Le altre due tipologie sono invece rivolte a disciplinare l’attività edilizia nella prospettiva di realizzare interventi di trasformazione ed espansione dell’esistente: trattasi di attività programmate sulla base di previsioni quinquennali, quindi di previsioni interessanti interventi che avranno realizzazione nel tempo, nell’ottica di trasformazione della realtà esistente, seguendo gli obiettivi indicati dal PAT (previsioni operative) ovvero di previsioni di più ampio periodo, che superano il quinquennio, e che dovranno tenere conto anche degli sviluppi ed integrazioni dello stesso Piano degli Interventi (previsioni programmatiche).

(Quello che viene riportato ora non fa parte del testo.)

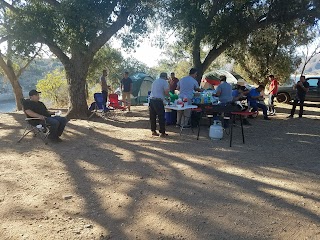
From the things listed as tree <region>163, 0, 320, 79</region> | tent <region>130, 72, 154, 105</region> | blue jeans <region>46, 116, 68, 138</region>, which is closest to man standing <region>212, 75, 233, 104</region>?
tree <region>163, 0, 320, 79</region>

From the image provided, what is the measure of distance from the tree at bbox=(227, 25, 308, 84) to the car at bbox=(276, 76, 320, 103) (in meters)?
1.86

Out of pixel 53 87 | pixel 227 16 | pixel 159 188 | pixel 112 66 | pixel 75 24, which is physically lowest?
pixel 159 188

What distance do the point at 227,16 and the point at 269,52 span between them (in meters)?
6.07

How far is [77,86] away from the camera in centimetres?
934

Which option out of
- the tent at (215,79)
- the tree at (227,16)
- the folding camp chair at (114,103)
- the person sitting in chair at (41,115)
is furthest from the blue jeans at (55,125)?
the tent at (215,79)

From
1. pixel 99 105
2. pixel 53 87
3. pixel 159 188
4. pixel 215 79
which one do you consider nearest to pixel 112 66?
pixel 53 87

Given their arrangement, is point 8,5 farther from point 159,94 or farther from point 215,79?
Result: point 215,79

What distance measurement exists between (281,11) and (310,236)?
901 cm

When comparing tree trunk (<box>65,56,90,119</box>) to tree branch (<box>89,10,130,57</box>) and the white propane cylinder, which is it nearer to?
tree branch (<box>89,10,130,57</box>)

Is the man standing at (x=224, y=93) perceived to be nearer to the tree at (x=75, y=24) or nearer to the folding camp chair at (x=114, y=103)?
the tree at (x=75, y=24)

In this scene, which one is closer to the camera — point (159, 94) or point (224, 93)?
point (159, 94)

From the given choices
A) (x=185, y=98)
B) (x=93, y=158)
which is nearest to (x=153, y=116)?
(x=185, y=98)

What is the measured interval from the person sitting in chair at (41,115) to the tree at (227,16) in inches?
195

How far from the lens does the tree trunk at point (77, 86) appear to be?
30.2 feet
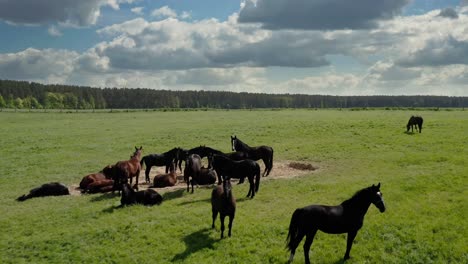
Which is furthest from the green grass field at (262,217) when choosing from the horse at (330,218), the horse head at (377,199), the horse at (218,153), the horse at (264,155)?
the horse at (264,155)

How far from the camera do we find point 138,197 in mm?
16391

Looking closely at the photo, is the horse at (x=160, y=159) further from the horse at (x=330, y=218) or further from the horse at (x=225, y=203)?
the horse at (x=330, y=218)

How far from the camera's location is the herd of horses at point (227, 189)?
10.2m

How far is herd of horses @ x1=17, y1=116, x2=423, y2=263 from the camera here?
10203mm

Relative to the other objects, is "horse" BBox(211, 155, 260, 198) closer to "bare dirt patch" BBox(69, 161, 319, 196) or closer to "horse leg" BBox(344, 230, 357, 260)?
"bare dirt patch" BBox(69, 161, 319, 196)

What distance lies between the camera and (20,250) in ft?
40.9

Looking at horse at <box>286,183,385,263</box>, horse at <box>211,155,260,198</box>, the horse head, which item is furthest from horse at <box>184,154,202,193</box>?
the horse head

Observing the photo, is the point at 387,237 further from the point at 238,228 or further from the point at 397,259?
the point at 238,228

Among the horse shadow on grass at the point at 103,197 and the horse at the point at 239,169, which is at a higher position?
the horse at the point at 239,169

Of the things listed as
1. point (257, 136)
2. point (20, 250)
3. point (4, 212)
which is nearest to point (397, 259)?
point (20, 250)

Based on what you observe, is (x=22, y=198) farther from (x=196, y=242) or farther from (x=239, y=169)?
(x=196, y=242)

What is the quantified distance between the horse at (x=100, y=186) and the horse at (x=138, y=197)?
3028 millimetres

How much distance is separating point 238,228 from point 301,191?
16.7 feet

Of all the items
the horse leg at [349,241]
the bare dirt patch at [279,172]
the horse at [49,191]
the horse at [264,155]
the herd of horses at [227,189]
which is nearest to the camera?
the herd of horses at [227,189]
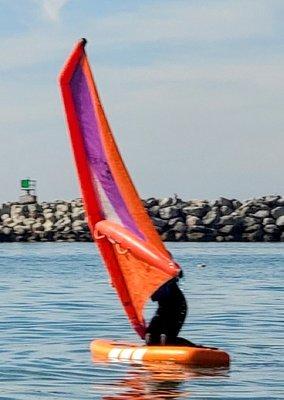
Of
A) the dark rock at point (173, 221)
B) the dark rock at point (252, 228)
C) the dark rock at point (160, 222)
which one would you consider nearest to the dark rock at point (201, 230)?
the dark rock at point (173, 221)

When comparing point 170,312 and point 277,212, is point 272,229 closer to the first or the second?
point 277,212

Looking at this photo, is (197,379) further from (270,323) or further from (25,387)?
(270,323)

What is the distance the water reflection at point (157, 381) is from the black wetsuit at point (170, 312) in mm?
564

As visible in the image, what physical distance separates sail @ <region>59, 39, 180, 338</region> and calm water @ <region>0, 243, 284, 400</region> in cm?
129

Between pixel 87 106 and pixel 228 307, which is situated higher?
pixel 87 106

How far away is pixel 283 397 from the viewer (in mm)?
17938

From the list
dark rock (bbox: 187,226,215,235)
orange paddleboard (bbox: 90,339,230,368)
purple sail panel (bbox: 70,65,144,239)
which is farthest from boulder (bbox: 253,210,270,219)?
orange paddleboard (bbox: 90,339,230,368)

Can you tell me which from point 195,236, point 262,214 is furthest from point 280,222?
point 195,236

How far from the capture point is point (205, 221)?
263 feet

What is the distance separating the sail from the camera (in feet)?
67.9

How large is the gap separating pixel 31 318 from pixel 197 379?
1148 cm

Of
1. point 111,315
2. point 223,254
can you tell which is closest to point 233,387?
point 111,315

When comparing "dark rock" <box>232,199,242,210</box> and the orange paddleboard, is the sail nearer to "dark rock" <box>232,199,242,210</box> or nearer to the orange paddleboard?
the orange paddleboard

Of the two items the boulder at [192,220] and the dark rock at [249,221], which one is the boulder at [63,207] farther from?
the dark rock at [249,221]
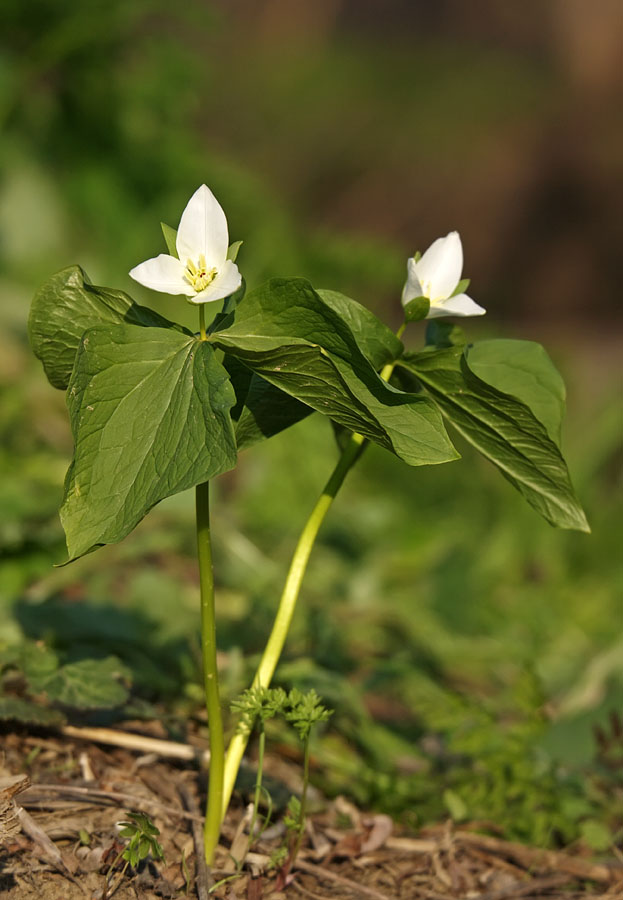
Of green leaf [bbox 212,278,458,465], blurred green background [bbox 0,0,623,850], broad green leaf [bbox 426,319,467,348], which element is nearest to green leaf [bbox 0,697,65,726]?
blurred green background [bbox 0,0,623,850]

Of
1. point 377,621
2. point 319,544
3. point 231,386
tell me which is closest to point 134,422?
point 231,386

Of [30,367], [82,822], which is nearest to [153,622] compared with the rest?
[82,822]

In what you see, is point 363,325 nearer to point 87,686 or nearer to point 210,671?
point 210,671

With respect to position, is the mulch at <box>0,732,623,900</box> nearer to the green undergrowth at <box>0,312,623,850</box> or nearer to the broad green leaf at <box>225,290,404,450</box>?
the green undergrowth at <box>0,312,623,850</box>

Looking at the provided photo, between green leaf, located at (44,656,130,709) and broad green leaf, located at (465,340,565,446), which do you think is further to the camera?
green leaf, located at (44,656,130,709)

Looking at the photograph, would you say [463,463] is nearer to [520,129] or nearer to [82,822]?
[82,822]

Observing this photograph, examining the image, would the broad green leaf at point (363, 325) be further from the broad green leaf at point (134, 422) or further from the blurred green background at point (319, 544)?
the blurred green background at point (319, 544)

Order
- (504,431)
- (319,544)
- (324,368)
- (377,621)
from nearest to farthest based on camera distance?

Per quanto riguarda in particolare le previsioni operative, che individuano le aree e gli immobili nei quali sarà possibile realizzare gli interventi di trasformazione dell’esistente o di espansione, è prevista l’applicazione della normativa dettata dalla legge regionale n. 11/2004, consentendo la presentazione da parte dei soggetti privati di “manifestazioni di interesse” che, una volta ritenute ammissibili in quanto compatibili con il PAT e gli obiettivi dell’amministrazione, contribuiranno ad integrare la disciplina dettata dal PI, mediante l’elaborazione di una “scheda norma”, che provvederà a regolare direttamente l’area di riferimento, sostituendosi alle norme di piano.

Appare quindi evidente il rapporto intercorrente fra le previsioni di tipo regolativo e quelle di tipo operativo, anche da un punto di vista temporale: con le prime si intende disciplinare la situazione esistente al momento della elaborazione del piano degli interventi, con le seconde si intendono disciplinare, favorendo la collaborazione con i privati, le operazioni di trasformazione e di espansione del territorio.

In quest’ottica, appare chiara la funzione di sostanziale “salvaguardia” affidata alle prescrizioni regolative, affinché, nell’attesa dell’attuazione degli interventi di trasformazione previsti dal piano, non intervengano modifiche tali da compromettere il raggiungimento degli obiettivi di programmazione urbanistica”.

La sentenza del TAR Veneto sul P.I. citata in questo post è allegata al primo post datato 15 maggio 2013, avente per oggetto le sentenze del TAR Veneto sul P.I. di Verona.